Task - Retype, character for character, the lines of the data below from the line that contains "Does the temple" through the line that contains "40.8 meters", including both of those lines.

Extracted data:
▶

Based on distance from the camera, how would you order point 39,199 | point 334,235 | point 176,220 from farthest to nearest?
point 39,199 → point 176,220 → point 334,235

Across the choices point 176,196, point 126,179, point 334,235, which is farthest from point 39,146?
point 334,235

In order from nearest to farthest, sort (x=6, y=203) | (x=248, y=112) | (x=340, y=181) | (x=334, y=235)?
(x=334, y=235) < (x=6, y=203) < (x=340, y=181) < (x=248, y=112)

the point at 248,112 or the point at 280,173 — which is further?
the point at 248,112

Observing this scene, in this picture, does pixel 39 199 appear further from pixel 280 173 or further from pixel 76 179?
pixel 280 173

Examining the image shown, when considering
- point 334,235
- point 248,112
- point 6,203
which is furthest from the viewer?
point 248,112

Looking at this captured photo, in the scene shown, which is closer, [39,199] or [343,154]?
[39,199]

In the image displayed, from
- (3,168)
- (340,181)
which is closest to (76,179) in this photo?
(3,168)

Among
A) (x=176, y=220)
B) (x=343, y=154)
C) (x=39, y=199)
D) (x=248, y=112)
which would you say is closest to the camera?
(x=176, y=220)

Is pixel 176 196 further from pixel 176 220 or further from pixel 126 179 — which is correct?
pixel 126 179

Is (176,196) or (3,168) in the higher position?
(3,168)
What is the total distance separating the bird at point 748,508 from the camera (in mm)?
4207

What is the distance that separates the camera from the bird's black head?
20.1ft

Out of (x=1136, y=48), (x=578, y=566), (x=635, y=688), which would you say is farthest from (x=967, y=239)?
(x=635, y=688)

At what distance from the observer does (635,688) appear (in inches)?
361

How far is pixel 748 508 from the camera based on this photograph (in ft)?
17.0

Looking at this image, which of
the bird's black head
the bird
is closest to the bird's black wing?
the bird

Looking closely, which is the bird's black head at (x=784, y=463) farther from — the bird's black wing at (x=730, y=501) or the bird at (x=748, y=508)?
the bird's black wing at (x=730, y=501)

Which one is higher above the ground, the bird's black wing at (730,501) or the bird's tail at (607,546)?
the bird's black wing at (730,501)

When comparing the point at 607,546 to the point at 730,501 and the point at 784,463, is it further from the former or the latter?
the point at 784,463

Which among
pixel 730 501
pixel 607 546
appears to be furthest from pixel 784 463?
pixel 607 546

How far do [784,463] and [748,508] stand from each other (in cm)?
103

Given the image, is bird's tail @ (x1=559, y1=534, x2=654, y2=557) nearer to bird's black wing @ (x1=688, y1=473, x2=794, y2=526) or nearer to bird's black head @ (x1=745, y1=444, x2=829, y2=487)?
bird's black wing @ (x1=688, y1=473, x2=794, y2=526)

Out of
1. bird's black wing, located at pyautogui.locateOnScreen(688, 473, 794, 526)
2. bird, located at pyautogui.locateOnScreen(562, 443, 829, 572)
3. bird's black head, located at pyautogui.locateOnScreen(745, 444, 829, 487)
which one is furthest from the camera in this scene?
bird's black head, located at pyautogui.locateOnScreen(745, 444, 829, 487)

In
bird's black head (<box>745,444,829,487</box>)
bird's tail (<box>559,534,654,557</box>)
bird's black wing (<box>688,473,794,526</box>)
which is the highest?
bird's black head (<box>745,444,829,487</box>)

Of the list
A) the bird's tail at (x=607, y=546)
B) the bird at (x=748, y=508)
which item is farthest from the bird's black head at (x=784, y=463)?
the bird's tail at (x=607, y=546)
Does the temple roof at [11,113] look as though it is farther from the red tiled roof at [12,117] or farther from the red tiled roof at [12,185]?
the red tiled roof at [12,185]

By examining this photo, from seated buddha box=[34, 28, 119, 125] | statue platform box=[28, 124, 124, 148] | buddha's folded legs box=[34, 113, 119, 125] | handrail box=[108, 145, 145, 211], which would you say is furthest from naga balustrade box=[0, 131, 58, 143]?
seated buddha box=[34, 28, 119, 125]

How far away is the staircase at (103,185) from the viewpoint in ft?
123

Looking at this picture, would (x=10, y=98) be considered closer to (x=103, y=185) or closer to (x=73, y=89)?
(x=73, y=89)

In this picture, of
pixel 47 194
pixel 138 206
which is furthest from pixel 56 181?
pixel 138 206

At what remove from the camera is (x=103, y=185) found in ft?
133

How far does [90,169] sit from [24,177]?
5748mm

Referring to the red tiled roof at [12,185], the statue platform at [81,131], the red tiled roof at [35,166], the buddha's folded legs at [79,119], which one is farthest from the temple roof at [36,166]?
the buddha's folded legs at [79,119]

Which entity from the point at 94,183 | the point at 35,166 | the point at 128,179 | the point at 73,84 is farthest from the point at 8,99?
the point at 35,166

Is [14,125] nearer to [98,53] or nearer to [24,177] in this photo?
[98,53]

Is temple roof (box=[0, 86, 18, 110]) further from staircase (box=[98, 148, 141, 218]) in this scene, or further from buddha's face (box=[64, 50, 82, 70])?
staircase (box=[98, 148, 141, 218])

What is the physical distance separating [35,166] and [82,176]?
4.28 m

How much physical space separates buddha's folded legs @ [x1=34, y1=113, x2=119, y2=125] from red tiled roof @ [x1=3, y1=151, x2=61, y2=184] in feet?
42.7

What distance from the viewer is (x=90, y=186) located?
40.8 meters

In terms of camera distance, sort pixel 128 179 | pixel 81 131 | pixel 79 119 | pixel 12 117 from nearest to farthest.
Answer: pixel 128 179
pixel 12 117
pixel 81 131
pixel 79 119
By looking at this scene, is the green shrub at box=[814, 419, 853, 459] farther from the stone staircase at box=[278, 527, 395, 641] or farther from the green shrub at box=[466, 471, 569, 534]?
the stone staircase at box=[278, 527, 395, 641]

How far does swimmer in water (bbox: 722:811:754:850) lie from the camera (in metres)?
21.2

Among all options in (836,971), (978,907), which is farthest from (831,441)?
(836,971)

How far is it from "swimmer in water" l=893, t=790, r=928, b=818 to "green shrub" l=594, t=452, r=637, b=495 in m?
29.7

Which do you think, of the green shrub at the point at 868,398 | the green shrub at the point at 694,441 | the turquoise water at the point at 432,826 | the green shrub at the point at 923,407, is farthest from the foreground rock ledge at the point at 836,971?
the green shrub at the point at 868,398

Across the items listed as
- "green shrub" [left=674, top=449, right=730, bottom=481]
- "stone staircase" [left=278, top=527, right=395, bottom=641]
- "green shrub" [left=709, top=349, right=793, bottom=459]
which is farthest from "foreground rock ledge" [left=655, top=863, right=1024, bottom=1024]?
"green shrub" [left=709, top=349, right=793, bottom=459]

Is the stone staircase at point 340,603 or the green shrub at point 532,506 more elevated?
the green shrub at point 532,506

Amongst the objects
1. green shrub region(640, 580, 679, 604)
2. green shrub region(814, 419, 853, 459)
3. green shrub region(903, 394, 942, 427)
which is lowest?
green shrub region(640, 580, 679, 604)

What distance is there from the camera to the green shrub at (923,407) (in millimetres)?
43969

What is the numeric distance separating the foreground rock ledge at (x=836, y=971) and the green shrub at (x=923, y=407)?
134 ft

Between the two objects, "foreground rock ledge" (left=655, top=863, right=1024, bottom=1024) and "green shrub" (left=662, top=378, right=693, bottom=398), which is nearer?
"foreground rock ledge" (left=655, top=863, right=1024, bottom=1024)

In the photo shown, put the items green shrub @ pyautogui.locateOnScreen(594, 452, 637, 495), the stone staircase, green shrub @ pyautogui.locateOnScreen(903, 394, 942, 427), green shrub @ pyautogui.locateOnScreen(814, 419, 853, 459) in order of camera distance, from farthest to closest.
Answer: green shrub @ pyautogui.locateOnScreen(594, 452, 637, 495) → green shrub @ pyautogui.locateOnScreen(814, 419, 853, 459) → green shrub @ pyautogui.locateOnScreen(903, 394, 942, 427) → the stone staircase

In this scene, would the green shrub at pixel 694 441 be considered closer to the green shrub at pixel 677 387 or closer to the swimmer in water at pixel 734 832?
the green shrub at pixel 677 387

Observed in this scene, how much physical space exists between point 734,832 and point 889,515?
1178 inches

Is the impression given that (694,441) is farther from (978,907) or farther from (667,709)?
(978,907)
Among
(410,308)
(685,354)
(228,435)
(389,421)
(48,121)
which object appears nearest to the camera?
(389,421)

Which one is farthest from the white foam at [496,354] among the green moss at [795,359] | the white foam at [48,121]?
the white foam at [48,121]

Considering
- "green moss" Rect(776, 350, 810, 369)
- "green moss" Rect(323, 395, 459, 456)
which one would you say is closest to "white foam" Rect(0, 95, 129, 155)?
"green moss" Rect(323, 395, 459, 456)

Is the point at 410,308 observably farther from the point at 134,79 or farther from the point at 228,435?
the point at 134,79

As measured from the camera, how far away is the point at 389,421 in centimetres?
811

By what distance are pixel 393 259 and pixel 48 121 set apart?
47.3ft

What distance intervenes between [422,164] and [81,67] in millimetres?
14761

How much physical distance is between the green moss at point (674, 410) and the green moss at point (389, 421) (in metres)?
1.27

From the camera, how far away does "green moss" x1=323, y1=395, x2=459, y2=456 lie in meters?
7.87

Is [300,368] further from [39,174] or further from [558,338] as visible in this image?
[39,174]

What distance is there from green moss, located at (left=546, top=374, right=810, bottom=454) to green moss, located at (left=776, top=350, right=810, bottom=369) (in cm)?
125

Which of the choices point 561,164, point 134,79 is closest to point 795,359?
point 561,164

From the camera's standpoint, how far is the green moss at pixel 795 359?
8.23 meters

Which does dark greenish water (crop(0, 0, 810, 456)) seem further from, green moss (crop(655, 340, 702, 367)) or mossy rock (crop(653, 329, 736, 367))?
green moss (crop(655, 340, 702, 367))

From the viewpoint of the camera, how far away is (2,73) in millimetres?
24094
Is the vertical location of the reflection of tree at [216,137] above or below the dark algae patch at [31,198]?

◀

Full response -
Does the temple roof at [11,113] look as though it is farther from the red tiled roof at [12,117] or farther from the red tiled roof at [12,185]?
the red tiled roof at [12,185]

By examining this photo, from seated buddha box=[34, 28, 119, 125] | statue platform box=[28, 124, 124, 148] | buddha's folded legs box=[34, 113, 119, 125] | handrail box=[108, 145, 145, 211], which would you say is furthest from naga balustrade box=[0, 131, 58, 143]?
seated buddha box=[34, 28, 119, 125]

How far away is the staircase at (103,185) from the viewpoint in ft?
123

Looking at this picture, would (x=10, y=98) be considered closer to (x=103, y=185) or closer to (x=73, y=89)?
(x=73, y=89)

In this picture, of
pixel 47 194
pixel 138 206
which is furthest from pixel 56 181?
pixel 138 206

At what remove from the camera is (x=103, y=185) found in ft?
133

How far does [90,169] sit from [24,177]?
5748mm

Referring to the red tiled roof at [12,185], the statue platform at [81,131], the red tiled roof at [35,166], the buddha's folded legs at [79,119], which one is farthest from the temple roof at [36,166]?
the buddha's folded legs at [79,119]

Which entity from the point at 94,183 | the point at 35,166 | the point at 128,179 | the point at 73,84 is farthest from the point at 8,99?
the point at 35,166

Is [14,125] nearer to [98,53] or nearer to [24,177] in this photo?
[98,53]

Is temple roof (box=[0, 86, 18, 110]) further from staircase (box=[98, 148, 141, 218]) in this scene, or further from buddha's face (box=[64, 50, 82, 70])?
staircase (box=[98, 148, 141, 218])

What is the physical distance separating [35,166] and [82,176]?
4.28 m

How much physical space separates buddha's folded legs @ [x1=34, y1=113, x2=119, y2=125] from red tiled roof @ [x1=3, y1=151, x2=61, y2=184] in feet?
42.7

What distance from the viewer is (x=90, y=186) located?
40.8 meters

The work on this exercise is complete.